Data lines ▸
━━━━━━━━━━
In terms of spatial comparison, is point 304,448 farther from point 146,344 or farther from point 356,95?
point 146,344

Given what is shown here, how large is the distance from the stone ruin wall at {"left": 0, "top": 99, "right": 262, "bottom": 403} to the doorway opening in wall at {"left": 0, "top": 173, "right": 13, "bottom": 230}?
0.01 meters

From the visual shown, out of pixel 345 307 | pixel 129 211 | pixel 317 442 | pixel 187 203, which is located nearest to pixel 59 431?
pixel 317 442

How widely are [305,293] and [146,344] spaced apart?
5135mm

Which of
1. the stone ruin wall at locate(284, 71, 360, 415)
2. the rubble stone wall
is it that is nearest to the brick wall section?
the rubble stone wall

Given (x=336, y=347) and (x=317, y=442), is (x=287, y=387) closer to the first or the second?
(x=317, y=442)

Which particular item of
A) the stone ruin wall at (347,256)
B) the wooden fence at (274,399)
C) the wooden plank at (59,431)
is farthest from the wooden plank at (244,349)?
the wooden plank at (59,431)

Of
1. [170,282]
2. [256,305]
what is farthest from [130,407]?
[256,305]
━━━━━━━━━━
What you will do ▸ Repeat all the records above word for word, keeping each line unchanged.

Solution for this exercise ▸
In terms of spatial comparison, is point 304,448 farther from point 146,344 or farther from point 356,95?
point 146,344

Given what is shown here, how large is the distance from the stone ruin wall at {"left": 0, "top": 99, "right": 262, "bottom": 403} to the doorway opening in wall at {"left": 0, "top": 173, "right": 13, "bottom": 230}?
0.01 meters

From the visual shown, out of pixel 345 307 | pixel 129 211 | pixel 317 442 | pixel 187 203, which is located nearest to pixel 59 431?
pixel 317 442

How widely are [305,293] and [146,344] spaced apart?
5135mm

Which of
1. the stone ruin wall at locate(284, 71, 360, 415)
2. the rubble stone wall
is it that is nearest to the brick wall section?
the rubble stone wall

Given (x=336, y=347) and (x=317, y=442), is (x=287, y=387) closer to the first or the second?
(x=317, y=442)

Which particular item of
A) the stone ruin wall at (347,256)
B) the wooden fence at (274,399)
C) the wooden plank at (59,431)
is farthest from the wooden plank at (244,349)?
the wooden plank at (59,431)

Of
1. [170,282]
2. [256,305]
what is farthest from [130,407]?
[256,305]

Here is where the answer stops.